1907 advertisement promoting a
battery operated winking (blinking)
light set
from the Excelsior Supply Company




A. This extremely rare Touch The Button outfit is circa 1904, and it is believed that the outfit was manufactured by Jaeger. The name "Touch The Button" is a reference to the early push button wall switches of the time. Jaeger is the same company that offered Santa Claus Electric Candles outfits in similar wood boxes. Apparently, there were two Jaeger brothers who each headed their own electrical company. It is probable that this Touch The Button outfit was sold by one of the companies, and the possibility also exists that it was manufactured by one of the Jaeger companies and then sold through a third party.

B. A view inside the box showing the restored covered lamp compartment. The outside of the box shows year around uses for the outfit, including decorating dining rooms for parties, store front windows and the like. The only mention of Christmas use is on the lid of the box. Remember, during the years the set was sold, it was prohibitively expensive for the average family, so companies tried to emphasize the fact that the set had many uses other than Yuletide decorating.

C. Inside the restored lamp compartment shows spaces for 25 lamps- 24 for the festoons and one spare. The lamps are American made and are of the outside painted carbon filament type, with porcelain insulators in the bases and the early "tin can" type center contact button at the bottom. 

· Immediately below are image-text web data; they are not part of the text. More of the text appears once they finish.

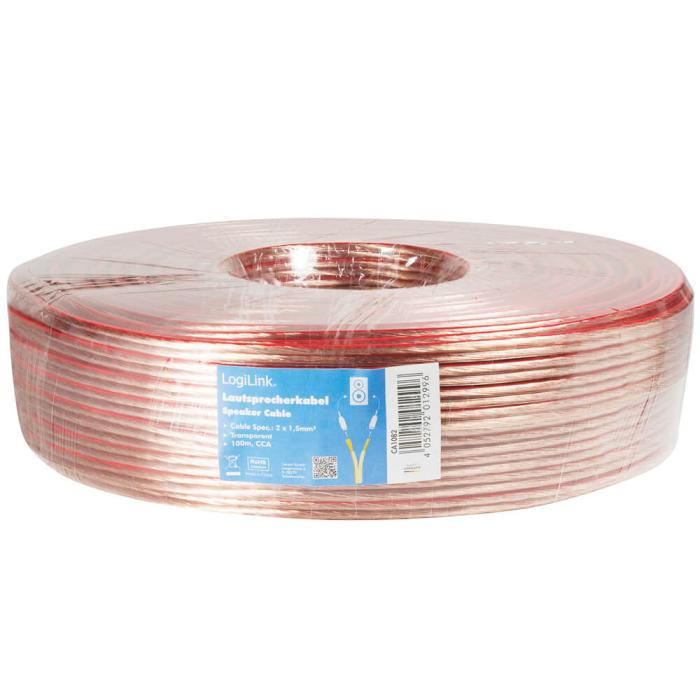 LogiLink - LogiLink Högtalarkabel 2x1 5 100m Tr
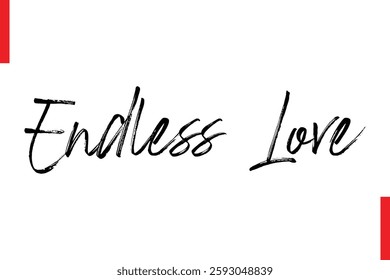 Endless Love Love Saying Cursive Typography Text Lettering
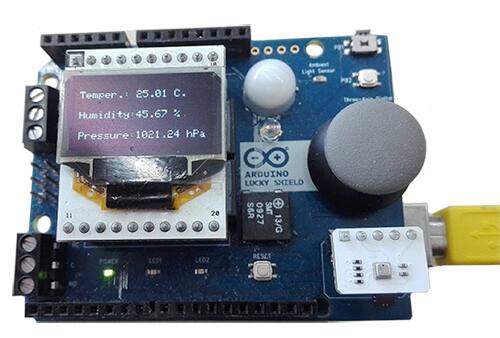 Arduino Lucky Shield 多传感器板图片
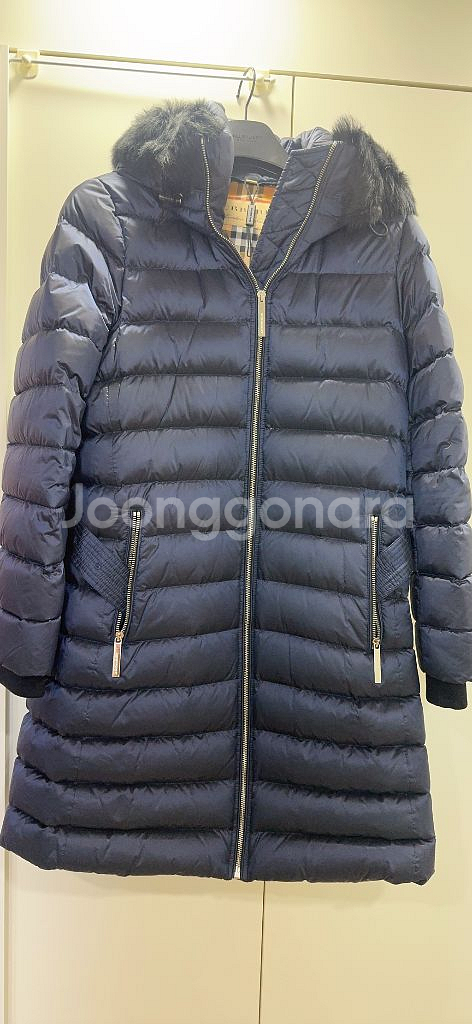 버버리 여성 롱패딩 L사이즈--0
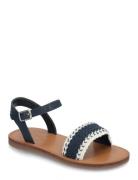 Sandals With Braided Strap Navy Mango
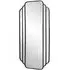 Skylark Wall Mirror - Black, Metal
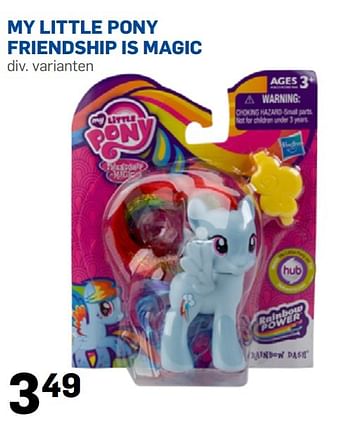 Aanbiedingen My little pony friendship is magic - My Little Pony - Geldig van 14/10/2015 tot 05/12/2015 bij Action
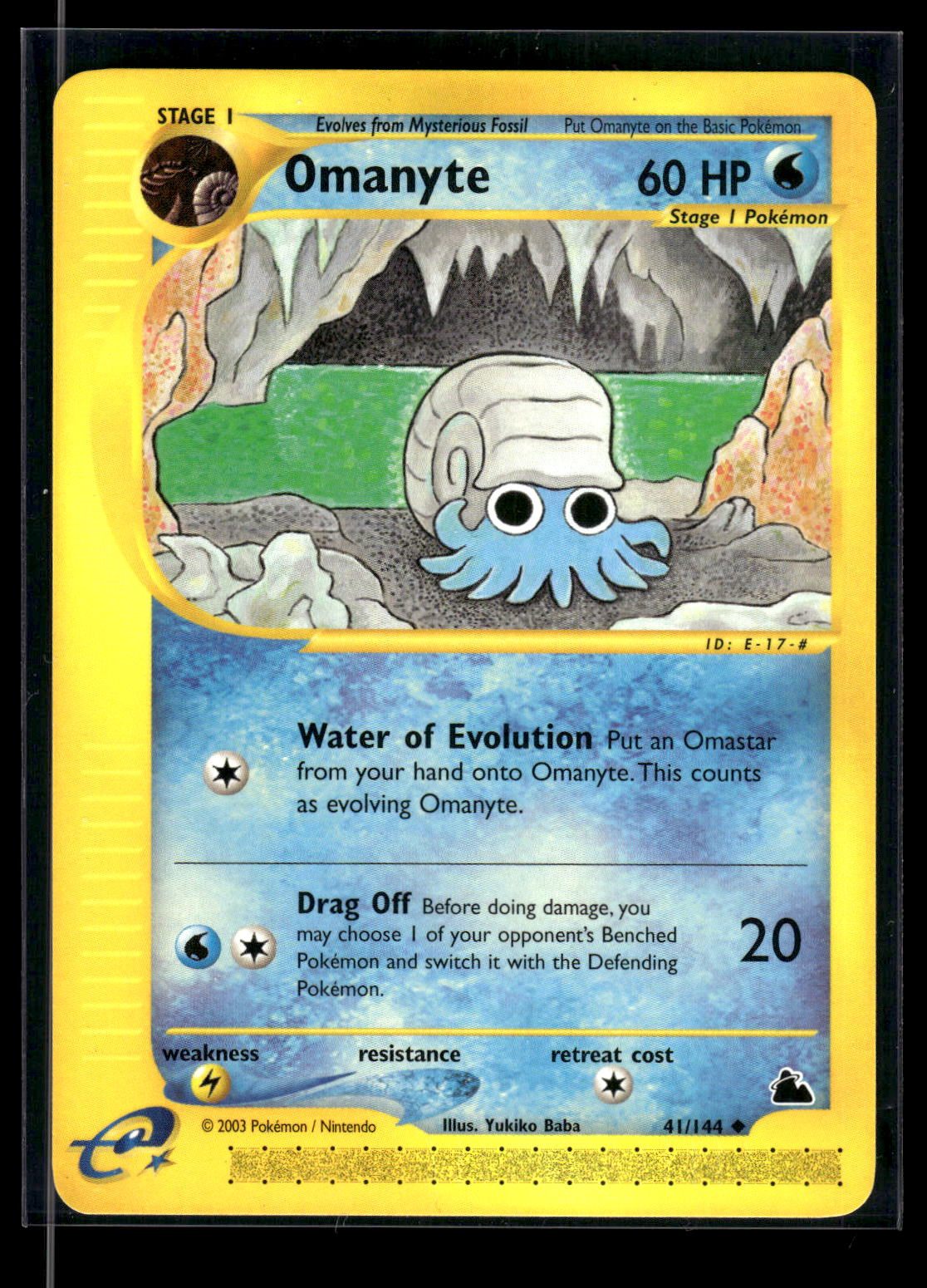 Omanyte 41/144 - Skyridge  - Uncommon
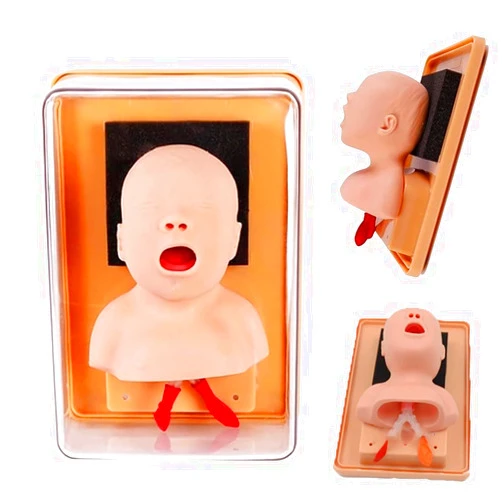 ROFALI Intubation Manikin Teaching Model, Infant Intubation Trainer, Emergency Oral/Nasal Intubation Airway Management Trainer, Pediatric Intubation Mannequin
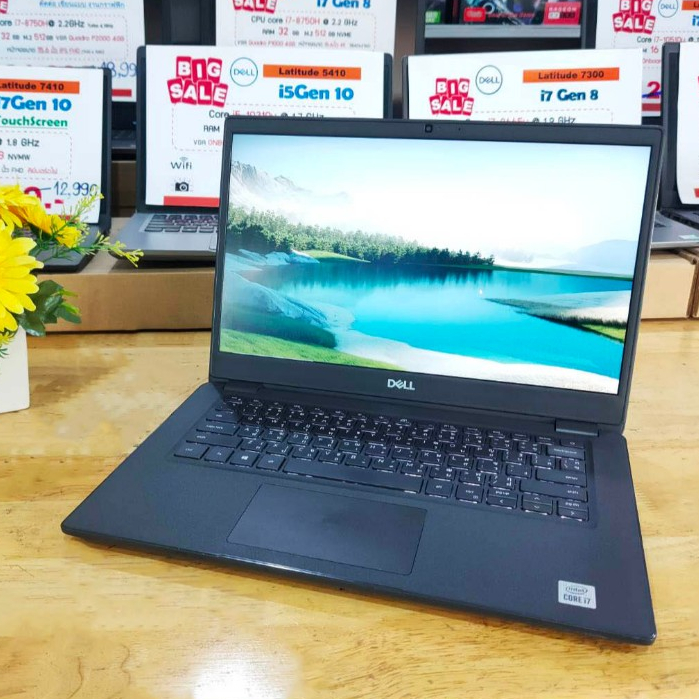 Notebook DELL Latitude 3410 i5-10210u Gen10 RAM 16Gb - 8GB / M.2 256GB/ หน้าจอ 14" FHD คีย์บอร์ดไฟ เ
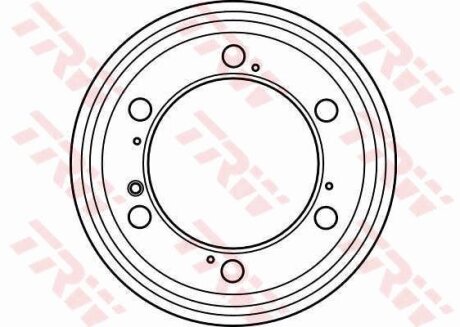 - Гальмівний барабан TRW DB4087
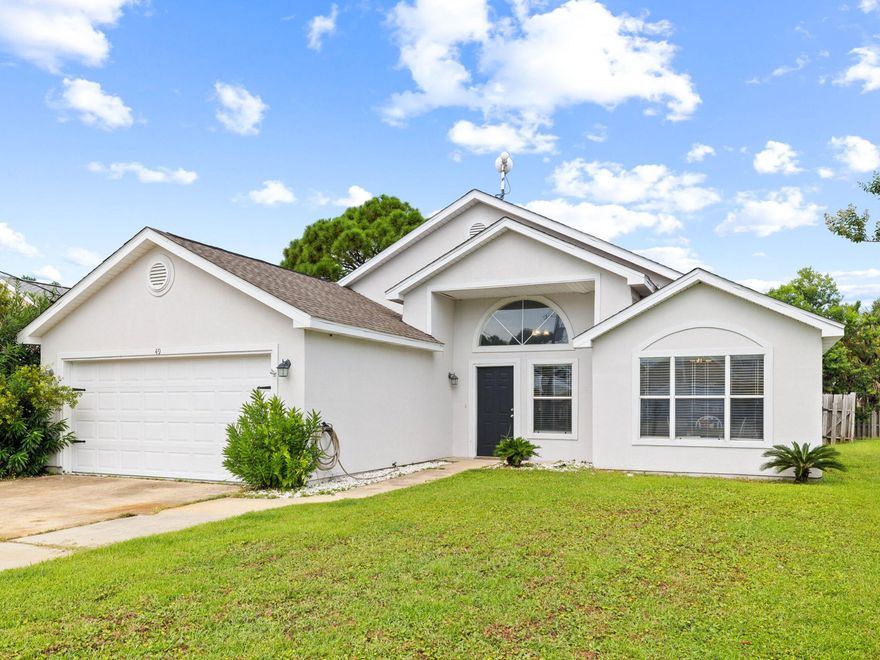 Welcome to the perfect Florida home! This modern and spacious home offers everything you need for a beach lifestyle. From the open living area featuring cathedral ceilings, luxury vinyl flooring, and sliding glass doors that lead out onto your covered and screened patio - this home is sure to impress! The kitchen features granite countertops with glass backsplash, stainless steel appliances, plenty of countertop space, and a convenient eat-in area. The split bedroom floor plan ensures privacy in each room. Finally, the master bedroom includes a beautiful ensuite bathroom complete with garden tub, walk-in shower, and double vanity - perfect for relaxation after long days in the sun. Don't miss out on this amazing opportunity to experience Florida living at its finest!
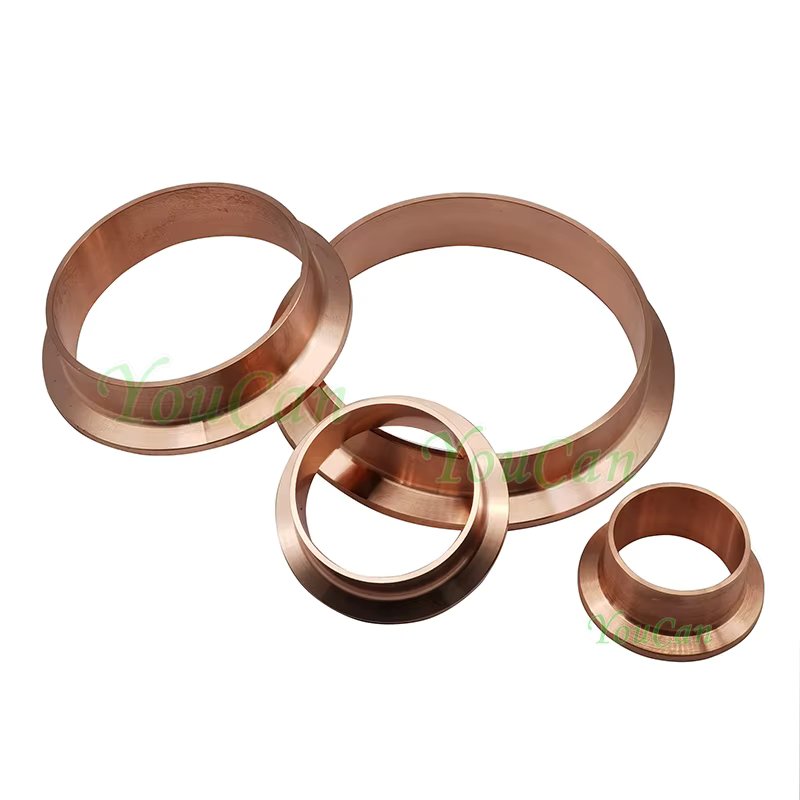 Red Copper Welding Tri Clamp Ferrule Copper Tri Clover Flange 1.5" 2" 3" 4" Distillation Parts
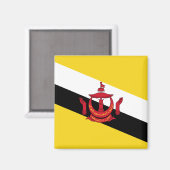 Brunei Flag Magnet (Vorderseite/Rückseite)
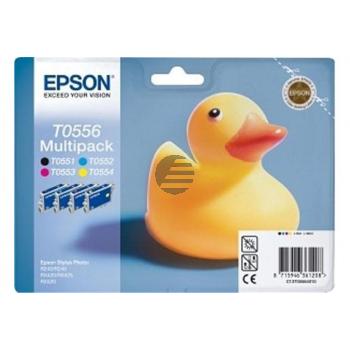Epson Tintenpatrone gelb, cyan, schwarz, magenta (C13T05564010, T0556) Epson Tintenpatrone gelb, cyan, schwarz, magenta (C13T05564010, T0556)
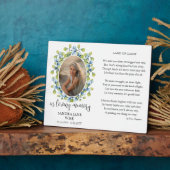 Plaque commémorative Poème et affichage photo (Côté)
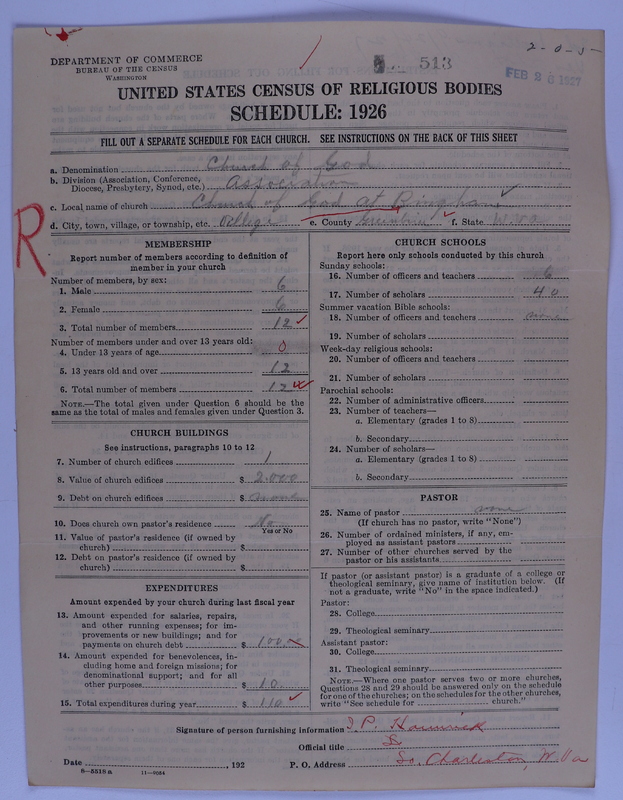 Scan of Church of God (Headquarters, Anderson, Ind.): 513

D- Here are two of the three festoons in the set, along with the green glazed porcelain junction box and the screw-in type current tap. The cord is silk covered, and each festoon has eight porcelain sockets.

E- The third festoon in this set is currently being restored. One of the sockets had ancient black electrical tape around it, likely to protect little fingers from the socket which had apparently been dropped, as half of it is missing. While unfortunate, it does afford us the opportunity to see what the inside of the unit looks like. The brass shell is held in place with some type of tar or resin like material, which can plainly be seen between the wires in this photo. The tar/resin also acts as a stabilizer and insulator for the wires in the socket shell.

F- Luckily, the tar or resin in the sockets is so very old that it is crumbling, offering this collector a very rare opportunity to actually disassemble the sockets without damage. Shown here are a top and side view of the porcelain socket shell, as well as the brass socket insert itself. Almost all outfits of this vintage are impossible to disassemble like this, so it is a bit exciting to have the rare chance to bring this set back to like new condition. The outfit is missing two sockets, so the search is on for a pair of replacements to complete this final festoon.